# The problem
Resume the article about the Mercedes-Benz 500E below, starting right after its last sentence.

# Study text
It is perhaps the most highly regarded variant of perhaps the most widely admired mass-produced car Mercedes has ever made, the W124 series produced between 1986 and 1995, lauded for its bulletproof build quality and timeless design. Which makes this car very important, and one that should be more famous than it is.
The 500E is an ageing Benz with rather a lot of the things that the advanced/crazed/obscurantist car nut tends to fall for. It isn’t what it seems to be, for a start, unless you assume that all Stuttgart taxis are capable of a 6.3 second sprint to 60mph.
And identifying it is a challenge best satisfied either by asking the owner of every W124 saloon you see (tedious, difficult and an activity that might lead to prosecution) or by staring unhealthily hard at its wheelarches. If they’re subtly flared and house 255/50 16in tyres then you could be looking at a Mercedes-Benz 500E. It’s also absurdly fast, though not quite so impressive in these days of AMG Mercedes with earth-mover torque.
And it’s rare. Only 7200 or so were built between 1992-94, 1528 of them to America, and only a few made it to the UK because it was searingly expensive and left-hand drive only; figures suggest there are around 60 on UK roads today. But all this was enough to produce knowing nods among people like us. Who would also enjoy the fact that the 500E was part-built by Porsche using assembly methods that would have had Toyota production types giggling in bafflement.
Made by Stuttgart
The cars were part-built by Mercedes before being carted to Porsche, where the 5-litre V8 motor was installed together with modified suspension and an upgraded interior. The process took 18 days - one reason why the 500E was so darned expensive. Besides a 326bhp V8 you got lowered, self-levelling suspension, upgraded brakes, Recaro front seats and more wood, the full length centre console turning the Benz into a four-seater, eliminating any role it might have had as a steroidal taxi.
Inside & out
Heavily puckered leather door inserts – they looked like they’d been artfully arranged by a department store fabrics department – completed this modest interior make-over, to produce a very Germanic product. And one in which efforts to exploit the E’s scope for entertainment were limited. Why? Because the ASR traction control was far too effective at stifling the gyratory potential of 354lb ft of torque travelling unabated to the back axle.

# Information given
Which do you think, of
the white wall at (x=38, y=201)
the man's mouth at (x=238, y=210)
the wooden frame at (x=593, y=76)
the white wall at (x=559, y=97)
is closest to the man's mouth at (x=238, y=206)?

# Response to the exercise
But there were solutions, I discovered, during a long, rain-soaked trip in 500E. One was to fling the car at bends with sufficient momentum that the ASR couldn’t cope, producing the desired slither, and the other more sensible strategy was to have an on/off switch added by a tuner.
Even without this mod the 500E’s combination of gargantuan go and indulgent luxury made a compelling prospect, its appeal only heightened by thoughts of its rarity and Porsche genes. And how much do you pay for one of these beasts today?
As with everything else these days in the classic car world, rather more than you used to. Time was you could pick up a decent one for around £15,000 (US$22,000), but today, you’re looking at twice that, complete with inter-galactic mileage. But they are rare and desirable, and there are probably worse places to put your money.
The comedian and actor Rowan Atkinson formed a fascination with this car and owned one in the ‘90s. In 2015, he bought the finest example he could get his hands on to rekindle it (pictured). It is now up for auction with some other cars from his collection.
Join the queue
A 1993 model, it has done 80,500 kms (around 50,000 miles) since new, and looks to be in excellent condition (pictured). It comes with a full service history, and cloth seats, which Mr Atkinson is said to prefer to the slidey-slidey leather of the period.
The car goes to auction in late February, with no reserve. But don’t get your hopes up: the car’s condition, the model’s growing reputation, and its celebrity association will surely ensure a hefty hammer price.